Judgment in Daniel 7
For Adventist believers the judgment scene in Daniel 7 speaks to the pre-Advent judgment. Pay attention how George Knight speaks of the judgment in his book, The Apocalyptic Vision and the Neutering of Adventism, p. 70:
There is not the slightest doubt that Daniel 7 has a pre-Advent judgment of or for the saints. But some of us have so much baggage between our ears that it is difficult to focus our eyes on what the text actually says. We should note that the judgment in Daniel 7 has two aspects:
- It is against the little horn.
- It is for the saints. . .
The tragedy is that we made the pre-Advent judgment a fearful thing built upon a less-than-biblical understanding of sin, law, perfection, and even judgment itself. Spiritual insecurity and lack of biblical assurance was the result. “God is out to get you” was the message in the era of bony fingers. But that is not the Bible teaching of judgment. In Scripture the Judge is not against us or even neutral. The Judge is for us: God so loved the world that He gave His only Son for our salvation (John 3:16, 17). John 5:22 even tells us that “the Father judges no one, but has given all judgment to the Son.” The purpose of judgment in the Bible is not to keep people out of heaven, but to get as many in as possible.

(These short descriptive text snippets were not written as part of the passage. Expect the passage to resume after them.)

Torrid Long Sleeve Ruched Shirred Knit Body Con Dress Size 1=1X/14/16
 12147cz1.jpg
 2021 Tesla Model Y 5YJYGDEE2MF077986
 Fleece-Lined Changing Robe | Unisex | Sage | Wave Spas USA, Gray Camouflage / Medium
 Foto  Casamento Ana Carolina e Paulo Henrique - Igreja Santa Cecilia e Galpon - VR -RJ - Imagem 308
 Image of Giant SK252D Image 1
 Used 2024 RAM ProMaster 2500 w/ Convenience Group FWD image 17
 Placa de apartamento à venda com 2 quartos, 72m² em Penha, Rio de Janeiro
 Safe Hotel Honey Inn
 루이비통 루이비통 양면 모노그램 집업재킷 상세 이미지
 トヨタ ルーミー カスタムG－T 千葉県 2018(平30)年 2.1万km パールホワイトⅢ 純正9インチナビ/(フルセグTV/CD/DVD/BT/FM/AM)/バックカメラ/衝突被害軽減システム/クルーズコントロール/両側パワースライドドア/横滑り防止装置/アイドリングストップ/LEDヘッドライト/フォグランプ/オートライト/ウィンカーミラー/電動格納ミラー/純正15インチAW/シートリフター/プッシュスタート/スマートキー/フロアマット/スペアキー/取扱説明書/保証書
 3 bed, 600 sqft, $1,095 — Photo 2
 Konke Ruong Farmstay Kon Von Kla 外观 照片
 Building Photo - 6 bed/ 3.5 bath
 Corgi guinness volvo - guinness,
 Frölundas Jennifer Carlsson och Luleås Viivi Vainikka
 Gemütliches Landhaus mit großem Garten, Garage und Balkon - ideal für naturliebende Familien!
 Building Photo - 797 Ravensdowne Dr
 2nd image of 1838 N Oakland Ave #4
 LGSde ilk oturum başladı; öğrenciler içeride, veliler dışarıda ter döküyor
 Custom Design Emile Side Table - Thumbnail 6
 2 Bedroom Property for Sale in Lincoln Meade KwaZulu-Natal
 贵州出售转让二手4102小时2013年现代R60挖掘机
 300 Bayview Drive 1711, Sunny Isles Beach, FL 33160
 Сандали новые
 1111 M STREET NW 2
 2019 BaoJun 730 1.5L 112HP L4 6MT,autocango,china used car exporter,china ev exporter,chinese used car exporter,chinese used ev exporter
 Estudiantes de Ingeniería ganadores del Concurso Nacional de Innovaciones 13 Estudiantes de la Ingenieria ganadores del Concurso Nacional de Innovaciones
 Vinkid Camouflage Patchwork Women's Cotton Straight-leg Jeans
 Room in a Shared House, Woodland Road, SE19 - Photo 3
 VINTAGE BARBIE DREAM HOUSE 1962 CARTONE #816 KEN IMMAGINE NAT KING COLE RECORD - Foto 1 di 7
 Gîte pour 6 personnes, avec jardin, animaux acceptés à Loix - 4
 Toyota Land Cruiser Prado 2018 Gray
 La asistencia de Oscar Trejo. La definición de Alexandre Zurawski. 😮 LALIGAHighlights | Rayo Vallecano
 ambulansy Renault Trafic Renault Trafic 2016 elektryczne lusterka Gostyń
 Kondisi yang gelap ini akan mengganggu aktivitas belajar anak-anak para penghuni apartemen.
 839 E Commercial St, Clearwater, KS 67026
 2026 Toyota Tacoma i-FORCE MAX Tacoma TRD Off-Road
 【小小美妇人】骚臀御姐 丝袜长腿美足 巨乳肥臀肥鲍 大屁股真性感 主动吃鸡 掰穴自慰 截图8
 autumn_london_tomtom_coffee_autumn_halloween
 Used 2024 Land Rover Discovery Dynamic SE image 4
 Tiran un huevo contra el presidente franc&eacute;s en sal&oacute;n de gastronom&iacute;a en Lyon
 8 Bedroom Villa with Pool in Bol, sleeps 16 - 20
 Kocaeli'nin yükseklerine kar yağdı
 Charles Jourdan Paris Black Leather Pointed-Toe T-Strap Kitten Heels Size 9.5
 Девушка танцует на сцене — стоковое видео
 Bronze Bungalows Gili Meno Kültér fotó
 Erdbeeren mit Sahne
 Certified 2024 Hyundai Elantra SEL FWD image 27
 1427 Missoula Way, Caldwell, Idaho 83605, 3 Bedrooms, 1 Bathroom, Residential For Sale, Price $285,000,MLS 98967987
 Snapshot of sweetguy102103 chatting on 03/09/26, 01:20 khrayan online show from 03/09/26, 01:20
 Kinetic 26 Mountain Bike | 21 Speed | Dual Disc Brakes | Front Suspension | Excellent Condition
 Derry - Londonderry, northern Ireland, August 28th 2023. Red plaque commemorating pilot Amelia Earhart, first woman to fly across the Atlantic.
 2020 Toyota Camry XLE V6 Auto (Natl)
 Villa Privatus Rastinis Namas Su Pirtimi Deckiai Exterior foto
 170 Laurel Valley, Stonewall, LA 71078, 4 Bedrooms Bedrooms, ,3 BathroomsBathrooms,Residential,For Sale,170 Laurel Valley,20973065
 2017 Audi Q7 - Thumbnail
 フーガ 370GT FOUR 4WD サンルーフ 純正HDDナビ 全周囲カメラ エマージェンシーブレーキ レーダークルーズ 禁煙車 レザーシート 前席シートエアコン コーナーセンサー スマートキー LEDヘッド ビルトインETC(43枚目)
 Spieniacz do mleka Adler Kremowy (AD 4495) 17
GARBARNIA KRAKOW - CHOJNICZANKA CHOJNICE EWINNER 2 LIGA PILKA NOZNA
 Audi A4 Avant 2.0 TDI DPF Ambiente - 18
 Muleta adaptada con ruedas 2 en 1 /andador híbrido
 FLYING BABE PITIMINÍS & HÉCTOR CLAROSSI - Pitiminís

Question: How do you relate to the message of God’s judgment?
In the end, the visions and angelic interpretation left Daniel with greatly alarming thoughts and a changed outlook (Daniel 7:28). Yet, as sure as the believer is about God establishing his kingdom, there are still earthly powers ruling with arrogance, boastfulness, and blasphemy, and oppressing God’s people. Together with Daniel, we will need to wait and take a closer look into the machinations of beastly powers. As we become just as appalled and sick as Daniel was, we suffer with God’s people in order to gain insight into Heaven’s answer and solution. The visions are to be continued in Daniel 8 and 9.